A minimal benchmark comparing scalability, speed, and accuracy of popular open-source machine learning libraries for binary classification.
benchm-ml is a benchmarking project that compares the scalability, speed, and accuracy of popular open-source machine learning libraries for binary classification. It evaluates implementations like scikit-learn, H2O, xgboost, and Spark MLlib on datasets ranging from 10,000 to 10 million rows, helping users identify the most efficient tools for tasks like fraud detection or credit scoring.
Data scientists and machine learning engineers who need to select optimal ML libraries for binary classification on medium-to-large structured datasets, particularly in business applications.
It provides empirical, side-by-side comparisons of leading ML tools, highlighting trade-offs in speed, memory usage, and accuracy, which helps practitioners make informed decisions without relying on hype or marketing claims.
A minimal benchmark for scalability, speed and accuracy of commonly used open source implementations (R packages, Python scikit-learn, H2O, xgboost, Spark MLlib etc.) of the top machine learning algorithms for binary classification (random forests, gradient boosted trees, deep neural networks etc.).
Open-Awesome is built by the community, for the community. Submit a project, suggest an awesome list, or help improve the catalog on GitHub.
Compares implementations across R, Python, H2O, xgboost, Spark, and more, providing side-by-side results for training time, RAM usage, and AUC on datasets up to 10M rows.
Focuses on how algorithms scale from 10K to 10M rows on commodity hardware, with detailed metrics for linear models, random forests, and boosting, helping users gauge performance limits.
Highlights learning curves, such as random forests on 1% data outperforming linear models on full data, offering actionable insights for model selection in business applications.
Updates include LightGBM and a successor repo for GBMs with dockerized tests, showing adaptation to new tools like GPU implementations, though parts remain outdated.
Much of the data was collected in 2015 with later updates, and the author notes that a new benchmark for GBMs is more current, reducing relevance for the latest library versions.

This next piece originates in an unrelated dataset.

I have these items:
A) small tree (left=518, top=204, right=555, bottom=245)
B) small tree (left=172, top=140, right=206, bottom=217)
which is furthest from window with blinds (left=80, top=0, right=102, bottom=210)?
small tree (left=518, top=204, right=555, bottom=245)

Limited to binary classification with dense, non-sparse tabular data and no missing values, excluding regression, multiclass, or sparse feature scenarios common in real-world data.
Relies on specific EC2 instance types and manual installation without full dockerization for all tests, making reproduction cumbersome compared to modern automated benchmarks.
Criticizes tools like Spark for poor performance but provides limited distributed benchmarking, and some tests crash or have accuracy issues, offering incomplete guidance for cluster-based ML.